The play’s economy of space feeds into its poetics of place.

Or how about this one?

The body in Twelfth Night is not always an edifying text; it sometimes resembles an epidemiological treatise.

An unedifying treatise, I guess?

And sometimes Elam’s writing is just leaden:

The success of Twelfth Night onstage is in part demonstrated by the sheer number and frequency of productions.

A particularly important discursive role in the comedy is played by doors, virtual and (in performance) actual.

I love that parenthetical.

What these quotes raise is not a question of content or interpretation, or even of terminology, but a question of taste. Are we to entrust ourselves to a guide who writes like this? Can we expect him to be sensitive to the nuances of Shakespeare’s language and meaning when his ear for rhetoric appears hopelessly deficient?

5 Comments

  1. Benjamin Cole

    24 July 2011 at 06:02

    Posts like this are the reason why I read your blog.

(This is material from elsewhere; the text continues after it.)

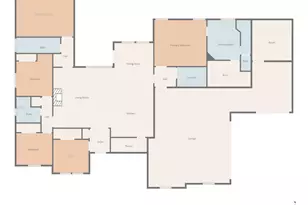 429 Hartley Wy, Azle, TX 76020 - Photo 40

  2. In the Norton Shakespeare, the really good footnotes (even when I disagree, which is a lot) are Greenblatt’s. Cohen’s are okay; the others pretty bad. The best footnotes I’ve ever read, but I only came to realize this in the last few years, are Bloom’s in the Oxford Anthology of English Literature. Visionary Company vintage, but amazing examples of transparent concision and depth: the only thing not transparent is how concise and deep they are.

  3. Whereas Bloom’s notes to the collected William Blake — well, this unusually straightforward sentence may serve as self-critique:

    “The ‘Giant dance’ (Blake may have thought that the meaning of Stonehenge) is a dance into madness by the Sons of Albion, and is a large metaphor for the deathly autointoxication of spectral reason.”

  4. As the Yiddish translator of Shakespeare said when his production was booed on the Lower East Side, “Consider the material.” Bloom’s about as good at getting Blake into a nutshell as anyone, but you may crack your teeth a lot before either nut breaks. I agree — the notes on the Erdman Blake are unusually unhelpful.

  5. David Auerbach

    24 July 2011 at 22:30

    That is an amazing quote, and surely foreshadows Bloom’s later science-fiction chef d’oeuvre, The Flight to Lucifer: A Gnostic Fantasy. The Four Zoas crossed with A Voyage to Arcturus.

    Which, come to think of it, is a point of commonality between you and Bloom, B!